-- Start of PASSAGE GIVEN --

Coastal Protection and Restoration Authority of Louisiana

Agency overview
- Formed: 2005
- Jurisdiction: Louisiana Coastal Zone
- Headquarters: Baton Rouge, Louisiana
- Annual budget: $1.7 b USD (2025)
- Agency executives: Glenn Ledet Jr., Executive Director; Bren Haase, Deputy Executive Director;
- Parent department: Office of the Governor of Louisiana
- Website: https://coastal.la.gov/

= Louisiana Coastal Protection and Restoration Authority =

The Louisiana Coastal Protection and Restoration Authority (CPRA) is a governmental authority created by the Louisiana State Legislature in the aftermath of Hurricanes Katrina and Rita to combat the ongoing erosion of Louisiana's coast. The CPRA reports to the Office of the Governor of Louisiana. The organization takes advantage of both federal and state funding of around $1 billion annually.

Since its founding, the organization has completed over 140 projects, benefitting 55807 acre of land, placing 193 million cubic yards of sediment, improving 369 mi of levees, and restoring 71.6 mi of barrier islands. CPRA predicts that, without action over the next 50 years, between 1100 and 3000 sqmi of coastal land may be lost, depending on a low (1.6 ft) or high (2.5 ft) forecast of local sea level rise.

== History ==
The creation of CPRA was ordered by U.S. Congress in . The CPRA's forerunner, the Wetlands Conservation and Restoration Authority, was restructured as the CPRA by Act 8 of the First Extraordinary Session of 2005 when the tasks of coastal restoration and hurricane protection were consolidated under a single authority. The authority is responsible for overseeing all levee districts in the Louisiana Coastal Zone and dispersal of funding from Louisiana's Coastal Protection and Restoration Trust Fund to be used exclusively for wetland restoration and hurricane protection projects. Act 8 defines the CPRA's mandate as, "hurricane protection and the protection, conservation, restoration, and enhancement of coastal wetlands and barrier shorelines or reefs." Additionally, the act defined the term "coastal area" as the Louisiana Coastal Zone and contiguous areas that are subject to storm or tidal surge.

-- End of PASSAGE GIVEN --
-- Start of GIVEN MATERIAL --

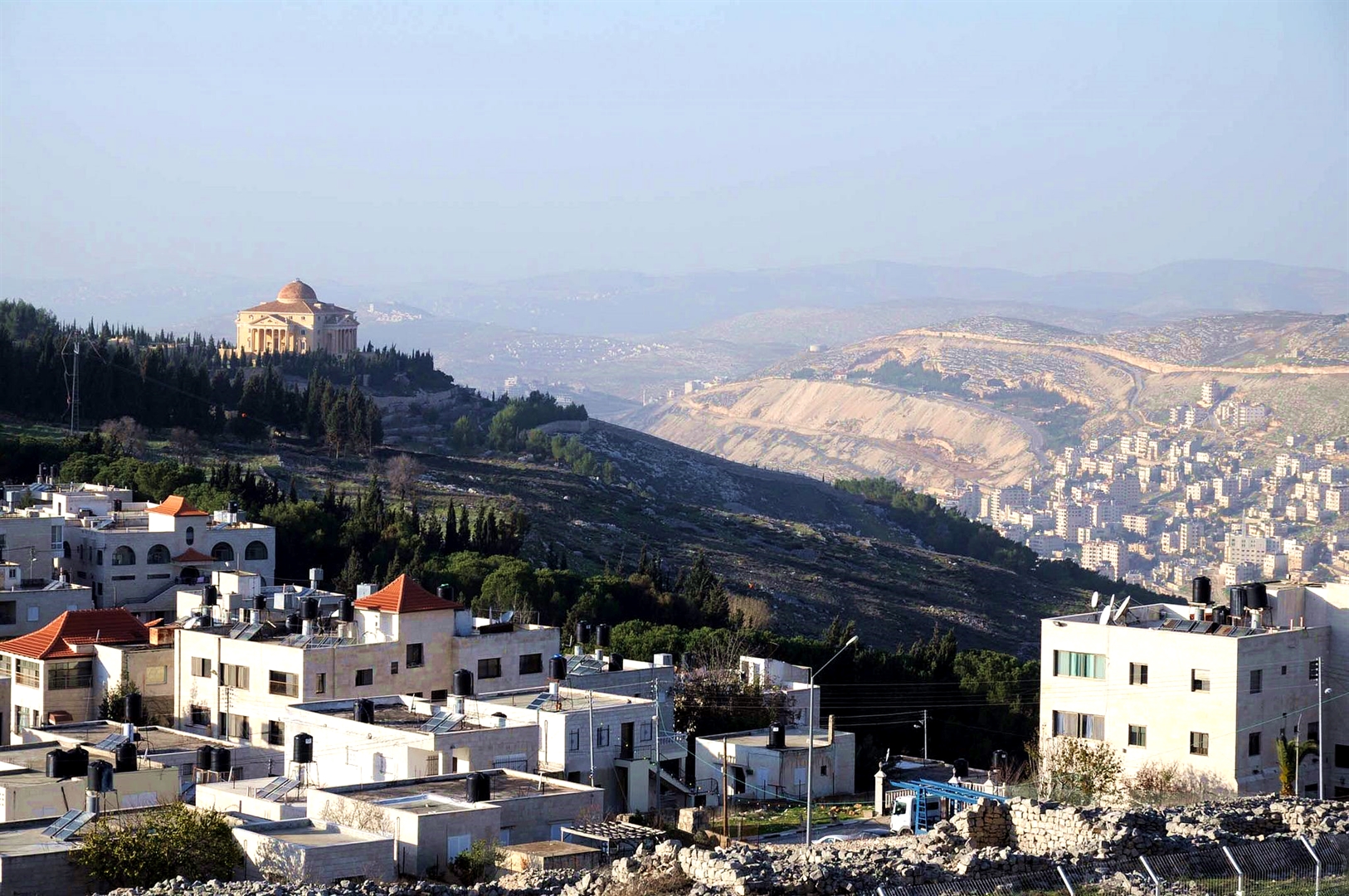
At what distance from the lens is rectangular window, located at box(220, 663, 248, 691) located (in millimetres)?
36438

-- End of GIVEN MATERIAL --

EXERCISE INSTRUCTIONS:
[1] Answer these from the article on Louisiana's coastal authority:
(a) In what city is the agency headquartered?
(b) How many miles of barrier islands has the organization restored?
(c) What was the name of the agency's forerunner?
[2] Carry on the article on Louisiana's coastal authority from the point where it stops.
The data has no connection to the article on Louisiana's coastal authority.

RESPONSES TO THE EXERCISE:
[1]
(a) Baton Rouge, Louisiana
(b) 71.6 miles
(c) The Wetlands Conservation and Restoration Authority

[2]
In April 2007, the CPRA submitted Louisiana's first ever Comprehensive Master Plan for coastal restoration and hurricane protection to the state's legislature for approval. The legislature approved the plan unanimously. Entitled: "Integrated Ecosystem Restoration and Hurricane Protection: Louisiana's Comprehensive Master Plan for a Sustainable Coast," the Master Plan represents an overarching vision that fully incorporates hurricane protection projects and structures with coastal wetland and hydrology restoration projects. U.S. Army Corps of Engineers officials will use the CPRA Master Plan as the cornerstone of the Congressionally mandated Louisiana Coastal Protection and Restoration (LaCPR) Report scheduled to be written and submitted to Congress by December 2007.

In 2012, an article in The New York Times reviewed the current state of improvements to New Orleans defenses. August 24, 2015, an article in The Huffington Post titled "10 Years After Katrina, Louisiana Is Becoming A Model For Climate Resilience" summarized the current state of Louisiana's shoreline and coastal community protection.

== Plan for a Sustainable Coast ==
Every five to six years CPRA must submit a revised plan to the state legislature. The current plan is the 2023 Master Plan, which was passed unanimously by the state legislature in May 2023.

Projects detailed in the plan fall into the following categories:
- Risk reduction projects
  - Structural Risk Reduction (earthen levees, concrete T-walls, floodgates)
  - Nonstructural Risk Reduction (elevating residences, commercial floodproofing, acquisition of flood-prone real estate)
- Restoration projects
  - Ridge Restoration (sediment emplacement followed by planting to restore historic, forested ridges)
  - Marsh Creation (sediment emplacement followed by planting)
  - Landbridge (linear, constructed marshes which provide habitat and weaken waves)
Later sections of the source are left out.